I’m currently trying to get hold of an original 60’s Brooks Brother shirt to see just what they did and understand the territory I’m hoping to conquer. I have Emporium’s owner Jonathan Hale keeping an eye out for me on his next trip to the US, but I’m also asking for your help. If you have one festering at the bottom of the wardrobe that’s of no use and wouldn’t mind sending it to me I’ll obviously pay you for the postage.

So that’s my challenge; to produce a button down Oxford with a guaranteed roll exclusively for everybody.


  1. J.H. said:

    Modern Tailor’s MTO shirt, choose your own oxford, so called “medium” collar. Instruct them that you want 0,5cm (1/5″) longer collar tips than normally. That’ll give you a beautiful roll. Copy the measurements of your favourite shirt for the rest.

    That way, you get your oxfords cheap (especially when hunting for their “weekly sales”), fitting and with that beautiful collar roll you wish for.

    September 11, 2010
  2. allen said:

    Supposedly Mercer shirts in the US has the best collar roll, but I’ve no experience with them.

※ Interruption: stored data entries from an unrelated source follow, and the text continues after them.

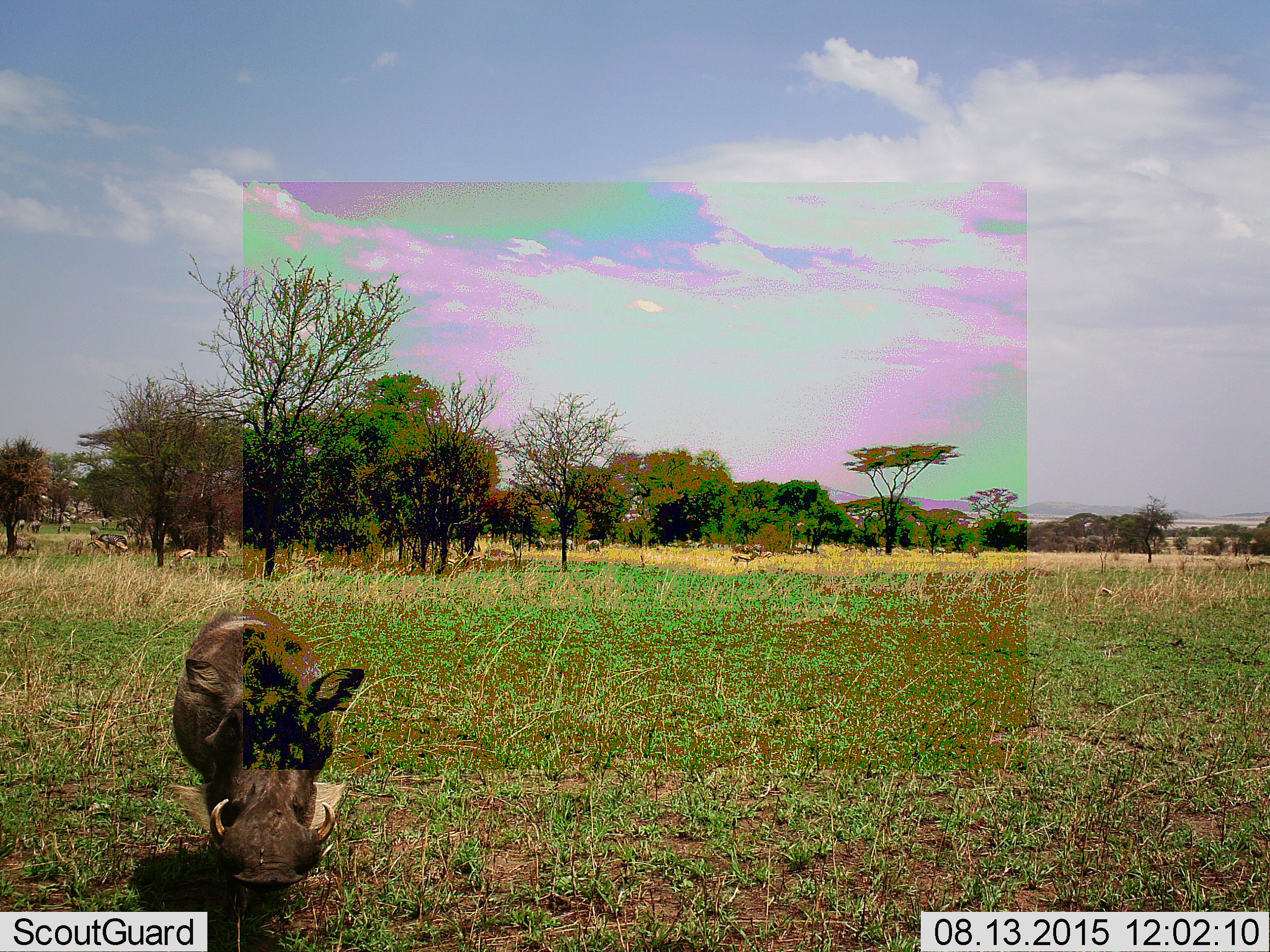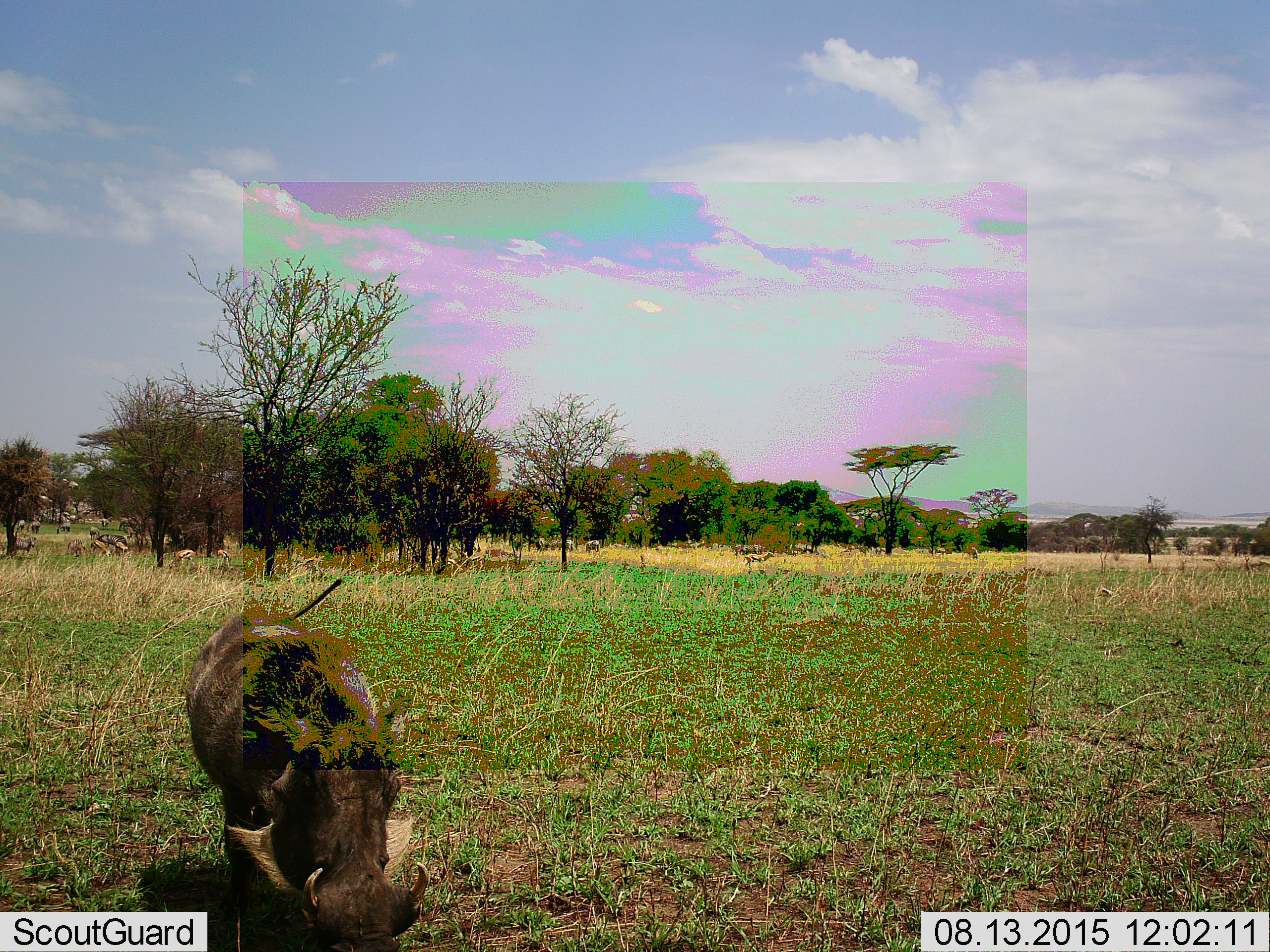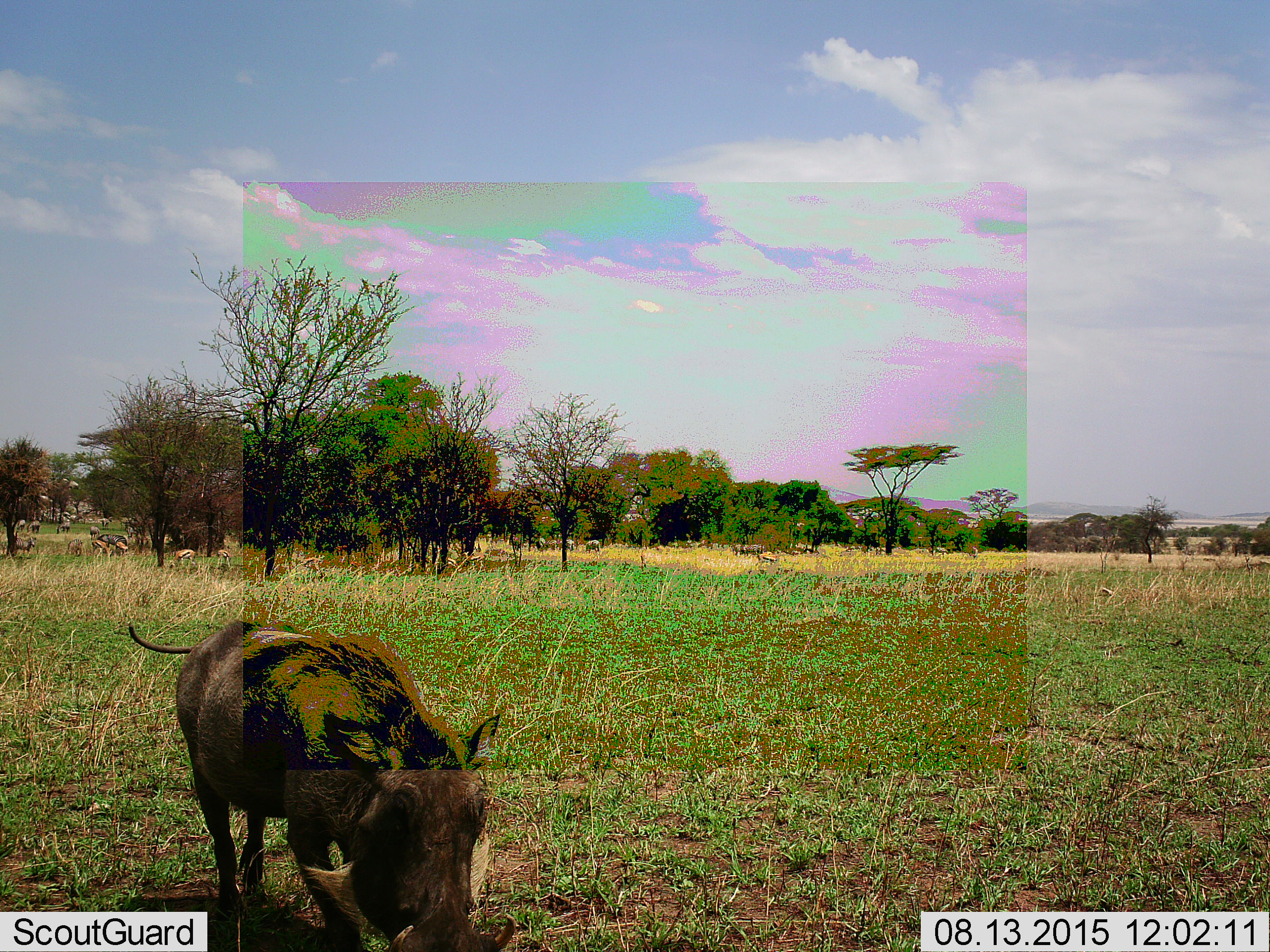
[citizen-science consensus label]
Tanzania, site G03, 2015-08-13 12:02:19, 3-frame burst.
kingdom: Animalia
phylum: Chordata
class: Mammalia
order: Artiodactyla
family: Suidae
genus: Phacochoerus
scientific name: Phacochoerus africanus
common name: warthog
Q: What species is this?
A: Warthog (Phacochoerus africanus).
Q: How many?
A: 1.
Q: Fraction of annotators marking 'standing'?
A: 6%.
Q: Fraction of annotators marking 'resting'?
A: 0%.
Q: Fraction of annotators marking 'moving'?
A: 83%.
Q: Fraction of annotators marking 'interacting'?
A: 6%.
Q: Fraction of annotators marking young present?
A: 0%.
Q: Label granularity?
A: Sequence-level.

But they make a point of stressing that their collars are unlined.

    September 12, 2010
  3. Jim said:

    Good luck and please keep us posted.

    September 12, 2010
  4. Andrew said:

    J.H., Allen,
    Thank you chaps, useful suggestions.

    Will do.


    September 12, 2010
  5. david webb said:

    You must try Mercer and Sons in the US. Their shirts are expensive, but they are as classic as they come. They are made old school Ivy league style and will probably be just what you want.

    September 16, 2010
  6. Tobias said:

    It’s not something I’ve pondered greatly, but having a little experience in pattern cutting, I would say that as well as button placement, collar shape would be of great importance. The length (and shape) of the collar outer edge will dictate how closely/tightly it fits to the neck when folded down.

    I would imagine to create a the nice outward curving roll you’re looking for the collar tips must be long enough (as J.H. commented) so as to give allowance for the ‘fullness’ of the outward curve. Then obviously the buttons are positioned so as to push the collar tips up, forming the roll. They should also be close enough inward towards the center front so as to stop the collar lifting from the ‘chest’/shoulder. Then the collar edge must be ‘tight’ enough to hold the collar into the neck and ‘chest’/shoulder, which I think would also help stop the collar edge gaping where the buttons push it up.

    Also I wonder about not using interfacing, would that not run the risk of the collar wrinkling/buckling? Well, obviously if they were made like that then it must not have been a problem, but I would imagine it would make the fabric choice more important.

    Anyway, sorry to ramble, I hope it was in some way of use.